AIM OF THE TASK ▸
Locate the line containing "In the picture captured", then please write out that line and all the lines below it in the entries exactly.

MATERIAL TO PROCESS ▸
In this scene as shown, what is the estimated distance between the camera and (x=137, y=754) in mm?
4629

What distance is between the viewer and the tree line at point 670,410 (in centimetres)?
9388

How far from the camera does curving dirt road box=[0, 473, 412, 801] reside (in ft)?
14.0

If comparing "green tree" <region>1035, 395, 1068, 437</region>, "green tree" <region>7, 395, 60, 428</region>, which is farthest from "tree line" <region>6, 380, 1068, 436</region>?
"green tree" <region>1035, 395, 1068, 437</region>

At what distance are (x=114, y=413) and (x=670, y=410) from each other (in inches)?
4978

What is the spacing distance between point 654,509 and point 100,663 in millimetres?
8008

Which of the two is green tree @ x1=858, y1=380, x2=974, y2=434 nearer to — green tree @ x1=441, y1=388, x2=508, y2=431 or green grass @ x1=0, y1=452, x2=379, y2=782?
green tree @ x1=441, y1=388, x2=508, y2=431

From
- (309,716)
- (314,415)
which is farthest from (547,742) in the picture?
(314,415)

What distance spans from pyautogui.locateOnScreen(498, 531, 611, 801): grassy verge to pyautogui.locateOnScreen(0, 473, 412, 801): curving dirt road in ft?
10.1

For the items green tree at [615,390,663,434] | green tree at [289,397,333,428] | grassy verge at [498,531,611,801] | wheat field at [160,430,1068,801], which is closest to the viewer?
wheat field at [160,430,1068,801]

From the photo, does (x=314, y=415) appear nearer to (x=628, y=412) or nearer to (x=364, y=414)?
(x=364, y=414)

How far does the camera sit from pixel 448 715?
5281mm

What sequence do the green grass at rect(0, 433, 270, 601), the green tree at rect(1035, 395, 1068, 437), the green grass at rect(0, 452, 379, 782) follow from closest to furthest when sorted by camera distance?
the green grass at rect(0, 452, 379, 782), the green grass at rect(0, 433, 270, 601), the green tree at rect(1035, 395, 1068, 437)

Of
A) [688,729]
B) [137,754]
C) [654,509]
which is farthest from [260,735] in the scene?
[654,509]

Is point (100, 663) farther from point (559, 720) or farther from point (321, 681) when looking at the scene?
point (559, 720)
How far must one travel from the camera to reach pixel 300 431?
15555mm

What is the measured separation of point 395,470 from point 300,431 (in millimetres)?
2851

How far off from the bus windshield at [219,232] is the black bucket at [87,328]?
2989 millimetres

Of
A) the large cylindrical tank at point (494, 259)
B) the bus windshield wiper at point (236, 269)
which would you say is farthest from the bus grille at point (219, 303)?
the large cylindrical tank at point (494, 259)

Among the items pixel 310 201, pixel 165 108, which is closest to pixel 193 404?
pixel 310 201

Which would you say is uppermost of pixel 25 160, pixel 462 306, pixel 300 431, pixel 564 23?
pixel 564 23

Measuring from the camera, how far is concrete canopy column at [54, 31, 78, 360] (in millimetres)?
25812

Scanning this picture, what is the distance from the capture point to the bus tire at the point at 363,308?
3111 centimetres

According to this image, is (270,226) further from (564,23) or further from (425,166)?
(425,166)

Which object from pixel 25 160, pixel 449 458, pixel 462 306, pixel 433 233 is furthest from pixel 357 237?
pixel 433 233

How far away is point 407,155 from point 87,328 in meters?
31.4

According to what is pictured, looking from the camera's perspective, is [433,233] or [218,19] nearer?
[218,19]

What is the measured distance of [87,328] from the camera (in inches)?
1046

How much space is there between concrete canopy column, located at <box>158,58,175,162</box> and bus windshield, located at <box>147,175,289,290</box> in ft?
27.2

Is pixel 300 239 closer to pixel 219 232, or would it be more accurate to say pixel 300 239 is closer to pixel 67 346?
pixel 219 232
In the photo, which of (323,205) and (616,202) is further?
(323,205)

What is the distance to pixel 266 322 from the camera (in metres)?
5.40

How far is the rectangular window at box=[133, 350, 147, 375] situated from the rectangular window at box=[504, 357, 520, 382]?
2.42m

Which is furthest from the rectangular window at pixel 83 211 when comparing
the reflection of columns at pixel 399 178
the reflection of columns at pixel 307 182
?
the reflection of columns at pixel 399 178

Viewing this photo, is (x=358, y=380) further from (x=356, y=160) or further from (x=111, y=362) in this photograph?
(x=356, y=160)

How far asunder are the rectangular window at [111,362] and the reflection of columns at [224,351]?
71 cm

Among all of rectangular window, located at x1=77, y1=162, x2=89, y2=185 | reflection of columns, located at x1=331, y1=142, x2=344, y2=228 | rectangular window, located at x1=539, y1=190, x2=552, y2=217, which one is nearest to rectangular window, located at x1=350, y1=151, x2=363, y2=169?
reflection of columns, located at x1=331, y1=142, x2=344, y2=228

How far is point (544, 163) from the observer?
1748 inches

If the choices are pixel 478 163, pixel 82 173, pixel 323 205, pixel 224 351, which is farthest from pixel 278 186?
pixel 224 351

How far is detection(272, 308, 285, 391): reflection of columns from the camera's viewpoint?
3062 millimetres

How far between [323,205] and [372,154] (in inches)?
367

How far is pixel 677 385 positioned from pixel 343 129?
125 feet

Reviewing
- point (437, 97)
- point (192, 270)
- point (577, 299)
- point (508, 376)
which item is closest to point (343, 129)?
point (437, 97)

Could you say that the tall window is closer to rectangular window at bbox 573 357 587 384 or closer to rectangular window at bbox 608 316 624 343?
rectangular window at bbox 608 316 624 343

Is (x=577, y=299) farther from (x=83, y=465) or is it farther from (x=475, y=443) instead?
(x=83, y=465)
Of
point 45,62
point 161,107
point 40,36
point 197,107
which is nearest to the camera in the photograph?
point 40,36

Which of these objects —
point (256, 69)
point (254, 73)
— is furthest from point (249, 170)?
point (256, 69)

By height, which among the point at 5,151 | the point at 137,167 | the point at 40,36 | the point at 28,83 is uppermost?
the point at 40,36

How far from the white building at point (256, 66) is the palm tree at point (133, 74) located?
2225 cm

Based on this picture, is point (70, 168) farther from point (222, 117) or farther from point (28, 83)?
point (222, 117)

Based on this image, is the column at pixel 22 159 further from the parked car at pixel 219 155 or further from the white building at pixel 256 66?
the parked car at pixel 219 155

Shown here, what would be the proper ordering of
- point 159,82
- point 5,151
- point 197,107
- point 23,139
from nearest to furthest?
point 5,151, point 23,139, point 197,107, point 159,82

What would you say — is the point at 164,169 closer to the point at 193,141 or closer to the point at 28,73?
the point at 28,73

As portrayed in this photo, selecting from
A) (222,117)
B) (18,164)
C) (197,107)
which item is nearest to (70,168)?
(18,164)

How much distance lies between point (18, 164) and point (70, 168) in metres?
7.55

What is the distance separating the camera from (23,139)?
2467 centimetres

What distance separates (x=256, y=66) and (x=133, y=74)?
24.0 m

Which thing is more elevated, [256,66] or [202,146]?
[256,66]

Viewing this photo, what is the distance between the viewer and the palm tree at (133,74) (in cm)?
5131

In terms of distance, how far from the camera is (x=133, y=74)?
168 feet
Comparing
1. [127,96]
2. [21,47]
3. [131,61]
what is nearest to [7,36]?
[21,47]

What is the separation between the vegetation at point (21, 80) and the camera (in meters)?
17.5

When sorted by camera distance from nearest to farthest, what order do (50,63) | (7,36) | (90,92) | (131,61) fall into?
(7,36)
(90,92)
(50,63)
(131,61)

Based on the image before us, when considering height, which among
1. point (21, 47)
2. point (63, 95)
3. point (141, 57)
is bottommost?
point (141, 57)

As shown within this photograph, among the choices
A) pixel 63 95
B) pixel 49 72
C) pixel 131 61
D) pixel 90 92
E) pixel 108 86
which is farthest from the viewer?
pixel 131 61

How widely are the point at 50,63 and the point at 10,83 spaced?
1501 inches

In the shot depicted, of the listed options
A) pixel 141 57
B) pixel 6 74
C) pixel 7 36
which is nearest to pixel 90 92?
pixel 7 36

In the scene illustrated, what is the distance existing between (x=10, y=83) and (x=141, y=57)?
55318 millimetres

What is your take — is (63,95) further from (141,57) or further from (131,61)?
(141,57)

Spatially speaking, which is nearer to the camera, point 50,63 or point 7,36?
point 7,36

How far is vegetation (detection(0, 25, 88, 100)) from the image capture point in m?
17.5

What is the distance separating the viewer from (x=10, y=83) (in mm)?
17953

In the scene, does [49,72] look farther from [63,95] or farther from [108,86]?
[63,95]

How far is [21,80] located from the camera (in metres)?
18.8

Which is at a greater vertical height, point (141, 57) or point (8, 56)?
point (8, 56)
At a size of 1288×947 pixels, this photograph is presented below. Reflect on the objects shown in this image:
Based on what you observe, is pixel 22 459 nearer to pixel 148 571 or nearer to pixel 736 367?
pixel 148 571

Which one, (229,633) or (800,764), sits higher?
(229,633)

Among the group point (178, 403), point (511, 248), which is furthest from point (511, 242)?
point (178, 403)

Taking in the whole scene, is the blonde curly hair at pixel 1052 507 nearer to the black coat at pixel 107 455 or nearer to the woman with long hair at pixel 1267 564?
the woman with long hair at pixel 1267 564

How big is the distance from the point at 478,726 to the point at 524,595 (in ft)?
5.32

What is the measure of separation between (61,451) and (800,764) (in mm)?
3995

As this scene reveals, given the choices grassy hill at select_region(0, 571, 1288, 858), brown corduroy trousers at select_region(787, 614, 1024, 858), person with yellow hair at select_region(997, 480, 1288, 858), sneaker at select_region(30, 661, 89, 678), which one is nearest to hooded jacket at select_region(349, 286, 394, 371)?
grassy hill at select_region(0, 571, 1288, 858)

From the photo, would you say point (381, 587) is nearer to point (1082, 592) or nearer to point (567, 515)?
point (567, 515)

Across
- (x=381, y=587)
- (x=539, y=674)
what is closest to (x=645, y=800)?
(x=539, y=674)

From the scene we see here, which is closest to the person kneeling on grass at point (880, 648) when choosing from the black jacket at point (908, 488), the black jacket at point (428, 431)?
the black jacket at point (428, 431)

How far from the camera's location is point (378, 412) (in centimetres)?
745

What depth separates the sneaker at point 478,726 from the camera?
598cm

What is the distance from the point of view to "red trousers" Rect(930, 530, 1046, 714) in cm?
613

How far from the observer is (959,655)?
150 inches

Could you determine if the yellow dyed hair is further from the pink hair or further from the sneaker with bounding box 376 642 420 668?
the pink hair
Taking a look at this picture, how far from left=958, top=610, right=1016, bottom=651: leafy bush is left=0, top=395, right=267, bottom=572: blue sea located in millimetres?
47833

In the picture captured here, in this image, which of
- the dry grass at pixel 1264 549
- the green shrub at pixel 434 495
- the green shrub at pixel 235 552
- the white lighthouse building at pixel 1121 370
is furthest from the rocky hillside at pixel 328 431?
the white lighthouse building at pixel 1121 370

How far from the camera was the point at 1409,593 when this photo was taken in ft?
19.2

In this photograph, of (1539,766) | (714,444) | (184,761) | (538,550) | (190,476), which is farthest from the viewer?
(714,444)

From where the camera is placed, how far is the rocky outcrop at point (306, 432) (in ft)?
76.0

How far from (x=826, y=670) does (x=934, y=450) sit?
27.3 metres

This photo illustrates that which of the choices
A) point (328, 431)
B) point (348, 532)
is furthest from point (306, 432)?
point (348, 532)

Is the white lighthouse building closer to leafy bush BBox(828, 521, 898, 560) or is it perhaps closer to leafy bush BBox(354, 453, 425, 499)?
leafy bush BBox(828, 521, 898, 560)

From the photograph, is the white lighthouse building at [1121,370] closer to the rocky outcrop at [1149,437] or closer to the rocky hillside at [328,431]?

REPLY ▸
In the picture captured here, in this image, which of
- the dry grass at pixel 1264 549
- the green shrub at pixel 434 495
- the green shrub at pixel 235 552
- the white lighthouse building at pixel 1121 370
is furthest from the rocky hillside at pixel 328 431?
the white lighthouse building at pixel 1121 370

How far from the camera was the point at 1409,593 when this photo was taken in ft?
19.2

In this photograph, of (1539,766) | (714,444) | (184,761) | (538,550) | (190,476), which is farthest from the viewer?
(714,444)

From where the camera is placed, how far is the rocky outcrop at point (306, 432) (in ft)?
76.0

How far from (x=826, y=670) does (x=934, y=450) sit?
27.3 metres

This photo illustrates that which of the choices
A) point (328, 431)
B) point (348, 532)
is furthest from point (306, 432)?
point (348, 532)

Is the white lighthouse building closer to leafy bush BBox(828, 521, 898, 560) or is it perhaps closer to leafy bush BBox(354, 453, 425, 499)?
leafy bush BBox(828, 521, 898, 560)

From the photograph, is the white lighthouse building at [1121,370] closer to the rocky outcrop at [1149,437] or closer to the rocky hillside at [328,431]?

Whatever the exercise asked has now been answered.